JOB:
In the material below, replace "photograph" with "image" in the lines running from the one containing "Visible in this" through the end of the material, both ends included, and leave everything else unchanged. Give only those lines, without the pictures.

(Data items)
== == ==
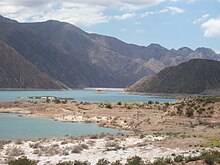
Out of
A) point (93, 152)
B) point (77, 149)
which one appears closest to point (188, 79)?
point (77, 149)

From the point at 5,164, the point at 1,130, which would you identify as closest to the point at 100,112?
the point at 1,130

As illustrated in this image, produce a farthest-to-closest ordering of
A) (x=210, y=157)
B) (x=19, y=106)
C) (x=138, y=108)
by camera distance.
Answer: (x=19, y=106), (x=138, y=108), (x=210, y=157)

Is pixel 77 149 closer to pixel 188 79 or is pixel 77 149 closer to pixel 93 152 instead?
pixel 93 152

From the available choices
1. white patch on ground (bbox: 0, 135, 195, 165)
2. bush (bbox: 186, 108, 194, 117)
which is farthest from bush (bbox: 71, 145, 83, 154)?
bush (bbox: 186, 108, 194, 117)

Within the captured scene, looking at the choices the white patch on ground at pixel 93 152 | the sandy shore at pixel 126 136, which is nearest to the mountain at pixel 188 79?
the sandy shore at pixel 126 136

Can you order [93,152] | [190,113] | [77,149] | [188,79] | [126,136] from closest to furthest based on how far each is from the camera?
[93,152], [77,149], [126,136], [190,113], [188,79]

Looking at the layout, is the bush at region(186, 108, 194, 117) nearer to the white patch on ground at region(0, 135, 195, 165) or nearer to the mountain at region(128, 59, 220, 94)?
the white patch on ground at region(0, 135, 195, 165)

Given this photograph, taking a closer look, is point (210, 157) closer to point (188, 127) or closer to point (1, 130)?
point (188, 127)
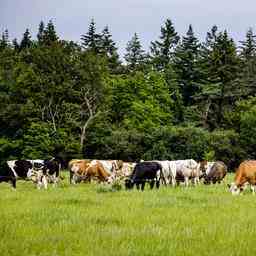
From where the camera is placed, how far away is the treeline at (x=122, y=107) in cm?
5669

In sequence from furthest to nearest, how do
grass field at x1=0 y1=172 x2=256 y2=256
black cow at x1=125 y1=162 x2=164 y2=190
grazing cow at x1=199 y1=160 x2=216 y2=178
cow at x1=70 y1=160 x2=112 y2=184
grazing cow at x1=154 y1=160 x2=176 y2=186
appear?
grazing cow at x1=199 y1=160 x2=216 y2=178
cow at x1=70 y1=160 x2=112 y2=184
grazing cow at x1=154 y1=160 x2=176 y2=186
black cow at x1=125 y1=162 x2=164 y2=190
grass field at x1=0 y1=172 x2=256 y2=256

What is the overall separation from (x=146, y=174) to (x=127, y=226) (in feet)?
44.9

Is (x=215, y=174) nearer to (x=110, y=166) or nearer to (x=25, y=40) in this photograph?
(x=110, y=166)

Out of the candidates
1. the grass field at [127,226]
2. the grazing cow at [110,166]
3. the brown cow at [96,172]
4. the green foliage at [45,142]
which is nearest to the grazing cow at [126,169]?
the grazing cow at [110,166]

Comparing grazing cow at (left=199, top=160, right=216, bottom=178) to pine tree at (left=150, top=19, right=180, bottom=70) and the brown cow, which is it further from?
pine tree at (left=150, top=19, right=180, bottom=70)

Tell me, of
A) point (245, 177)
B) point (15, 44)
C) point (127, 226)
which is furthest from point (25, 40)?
point (127, 226)

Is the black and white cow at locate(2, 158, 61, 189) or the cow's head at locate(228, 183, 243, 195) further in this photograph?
the black and white cow at locate(2, 158, 61, 189)

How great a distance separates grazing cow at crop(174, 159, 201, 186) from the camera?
1204 inches

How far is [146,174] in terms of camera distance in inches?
1054

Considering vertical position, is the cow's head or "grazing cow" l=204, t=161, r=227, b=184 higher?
"grazing cow" l=204, t=161, r=227, b=184

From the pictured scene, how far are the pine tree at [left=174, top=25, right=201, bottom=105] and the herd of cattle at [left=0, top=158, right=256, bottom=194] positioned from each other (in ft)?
140

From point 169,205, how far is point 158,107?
165 ft

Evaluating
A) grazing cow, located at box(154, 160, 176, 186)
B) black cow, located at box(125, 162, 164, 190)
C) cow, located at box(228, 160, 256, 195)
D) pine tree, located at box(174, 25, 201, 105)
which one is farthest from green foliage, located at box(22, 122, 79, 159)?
cow, located at box(228, 160, 256, 195)

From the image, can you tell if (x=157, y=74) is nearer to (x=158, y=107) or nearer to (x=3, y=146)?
(x=158, y=107)
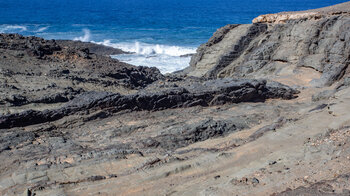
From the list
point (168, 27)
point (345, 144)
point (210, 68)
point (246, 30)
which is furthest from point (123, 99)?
point (168, 27)

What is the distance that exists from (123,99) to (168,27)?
142ft

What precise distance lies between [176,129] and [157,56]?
23703 mm

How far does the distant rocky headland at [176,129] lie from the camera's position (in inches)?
239

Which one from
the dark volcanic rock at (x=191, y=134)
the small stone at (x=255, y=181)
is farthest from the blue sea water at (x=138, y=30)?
the small stone at (x=255, y=181)

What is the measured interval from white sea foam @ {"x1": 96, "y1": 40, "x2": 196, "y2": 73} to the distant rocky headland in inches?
449

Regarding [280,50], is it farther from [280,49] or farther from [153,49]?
[153,49]

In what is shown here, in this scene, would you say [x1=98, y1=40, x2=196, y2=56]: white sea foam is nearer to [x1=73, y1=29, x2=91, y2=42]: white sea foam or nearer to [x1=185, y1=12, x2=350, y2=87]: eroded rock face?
[x1=73, y1=29, x2=91, y2=42]: white sea foam

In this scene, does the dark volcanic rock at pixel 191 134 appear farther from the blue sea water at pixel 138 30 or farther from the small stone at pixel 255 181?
the blue sea water at pixel 138 30

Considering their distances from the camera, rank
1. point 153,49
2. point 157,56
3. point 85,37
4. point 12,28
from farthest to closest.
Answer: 1. point 12,28
2. point 85,37
3. point 153,49
4. point 157,56

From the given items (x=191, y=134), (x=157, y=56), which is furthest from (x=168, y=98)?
(x=157, y=56)

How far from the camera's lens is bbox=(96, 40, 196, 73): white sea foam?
28016mm

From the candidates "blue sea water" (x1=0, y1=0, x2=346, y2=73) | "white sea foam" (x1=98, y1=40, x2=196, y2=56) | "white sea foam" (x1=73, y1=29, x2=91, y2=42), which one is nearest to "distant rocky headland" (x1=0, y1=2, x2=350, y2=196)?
"blue sea water" (x1=0, y1=0, x2=346, y2=73)

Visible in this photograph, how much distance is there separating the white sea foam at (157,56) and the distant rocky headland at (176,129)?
1140cm

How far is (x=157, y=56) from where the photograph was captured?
1260 inches
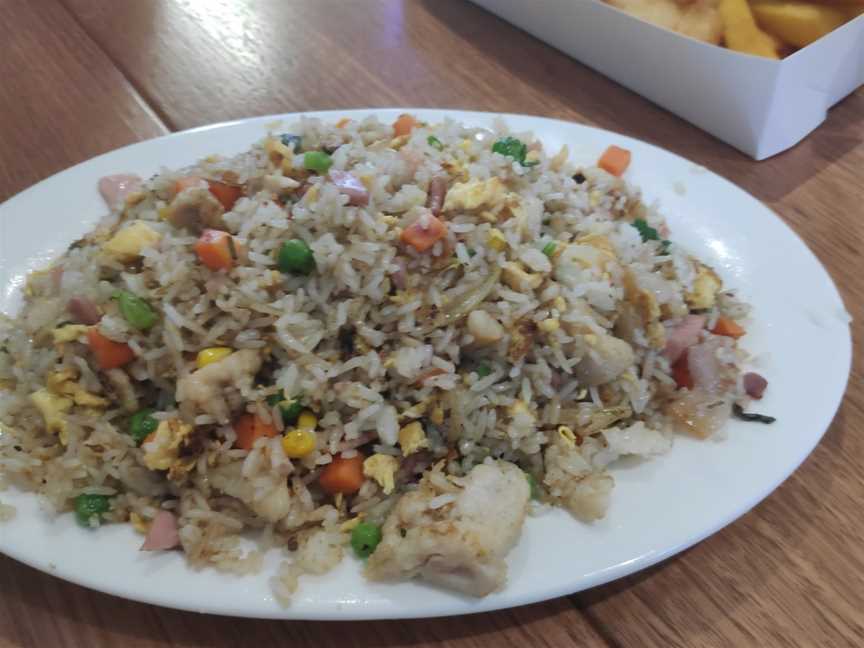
== == ==
RESPONSE TO THE TASK:
Visible in this image, how much distance is there separating the white sea foam at (157,56) and the distant rocky headland at (176,129)?
1140cm

How far is (x=157, y=56) from where the image was captured?
1260 inches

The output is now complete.